:: MATERIAL FOR THE TASK
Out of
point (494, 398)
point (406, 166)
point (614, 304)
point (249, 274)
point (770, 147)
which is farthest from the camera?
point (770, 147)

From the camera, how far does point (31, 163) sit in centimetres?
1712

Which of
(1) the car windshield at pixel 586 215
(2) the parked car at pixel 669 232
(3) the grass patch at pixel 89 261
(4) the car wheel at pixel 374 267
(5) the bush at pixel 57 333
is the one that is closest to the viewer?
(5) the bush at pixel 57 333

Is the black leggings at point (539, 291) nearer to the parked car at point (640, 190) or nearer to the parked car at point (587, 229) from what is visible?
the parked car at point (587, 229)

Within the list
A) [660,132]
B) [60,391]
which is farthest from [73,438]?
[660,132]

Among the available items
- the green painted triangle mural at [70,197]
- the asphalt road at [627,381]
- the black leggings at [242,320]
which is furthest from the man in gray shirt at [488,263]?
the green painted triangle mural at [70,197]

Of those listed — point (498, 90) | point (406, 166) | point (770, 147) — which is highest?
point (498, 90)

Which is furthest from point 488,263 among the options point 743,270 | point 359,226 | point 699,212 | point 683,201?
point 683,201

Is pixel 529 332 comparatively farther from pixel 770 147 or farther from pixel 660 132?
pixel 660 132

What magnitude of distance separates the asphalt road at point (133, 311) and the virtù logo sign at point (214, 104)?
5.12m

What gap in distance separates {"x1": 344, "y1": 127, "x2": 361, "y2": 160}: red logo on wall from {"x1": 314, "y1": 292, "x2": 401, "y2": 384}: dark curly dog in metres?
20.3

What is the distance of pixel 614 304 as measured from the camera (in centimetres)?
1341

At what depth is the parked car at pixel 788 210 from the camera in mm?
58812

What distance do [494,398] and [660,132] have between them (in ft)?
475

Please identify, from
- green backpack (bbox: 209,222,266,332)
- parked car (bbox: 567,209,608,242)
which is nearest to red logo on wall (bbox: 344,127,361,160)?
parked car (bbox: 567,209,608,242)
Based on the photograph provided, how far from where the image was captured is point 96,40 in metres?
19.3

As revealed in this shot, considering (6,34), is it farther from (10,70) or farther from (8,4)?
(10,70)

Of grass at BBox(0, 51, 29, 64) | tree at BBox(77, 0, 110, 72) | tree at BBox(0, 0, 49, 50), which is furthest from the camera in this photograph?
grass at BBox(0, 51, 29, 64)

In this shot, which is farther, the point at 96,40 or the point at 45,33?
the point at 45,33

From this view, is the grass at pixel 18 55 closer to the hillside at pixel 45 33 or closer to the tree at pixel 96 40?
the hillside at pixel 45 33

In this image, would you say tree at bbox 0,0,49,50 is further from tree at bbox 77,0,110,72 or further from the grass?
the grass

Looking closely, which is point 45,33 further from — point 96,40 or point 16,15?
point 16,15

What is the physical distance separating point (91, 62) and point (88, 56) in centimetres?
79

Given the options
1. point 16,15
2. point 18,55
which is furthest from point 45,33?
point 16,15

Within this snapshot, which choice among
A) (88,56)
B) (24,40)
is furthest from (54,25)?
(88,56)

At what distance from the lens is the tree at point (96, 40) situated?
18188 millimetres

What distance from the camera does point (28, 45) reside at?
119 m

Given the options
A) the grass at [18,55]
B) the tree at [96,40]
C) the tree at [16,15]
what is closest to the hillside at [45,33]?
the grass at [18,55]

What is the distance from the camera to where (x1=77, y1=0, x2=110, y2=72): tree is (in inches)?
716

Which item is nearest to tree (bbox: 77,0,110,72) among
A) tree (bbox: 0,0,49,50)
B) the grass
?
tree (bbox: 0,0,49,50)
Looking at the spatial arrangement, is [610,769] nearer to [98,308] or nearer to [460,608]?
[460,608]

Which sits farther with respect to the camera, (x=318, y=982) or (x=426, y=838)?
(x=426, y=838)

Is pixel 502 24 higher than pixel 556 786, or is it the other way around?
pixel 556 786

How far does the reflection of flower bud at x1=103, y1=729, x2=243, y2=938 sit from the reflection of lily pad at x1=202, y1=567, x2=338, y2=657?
::::
• WORK TO DO:
Repeat, exactly and only, the lines above from the one containing "What is the distance from" through the end of the material.

• RESULT OF THE TASK:
What is the distance from the camera to where (x1=77, y1=0, x2=110, y2=72): tree is (in inches)?
716

Which item is nearest to tree (bbox: 77,0,110,72) among
A) tree (bbox: 0,0,49,50)
B) the grass
?
tree (bbox: 0,0,49,50)
Looking at the spatial arrangement, is [610,769] nearer to [98,308] or nearer to [460,608]?
[460,608]

Which sits farther with respect to the camera, (x=318, y=982) or (x=426, y=838)?
(x=426, y=838)

Is pixel 502 24 higher than pixel 556 786, or is it the other way around?
pixel 556 786

How far does the reflection of flower bud at x1=103, y1=729, x2=243, y2=938 sit from the reflection of lily pad at x1=202, y1=567, x2=338, y2=657?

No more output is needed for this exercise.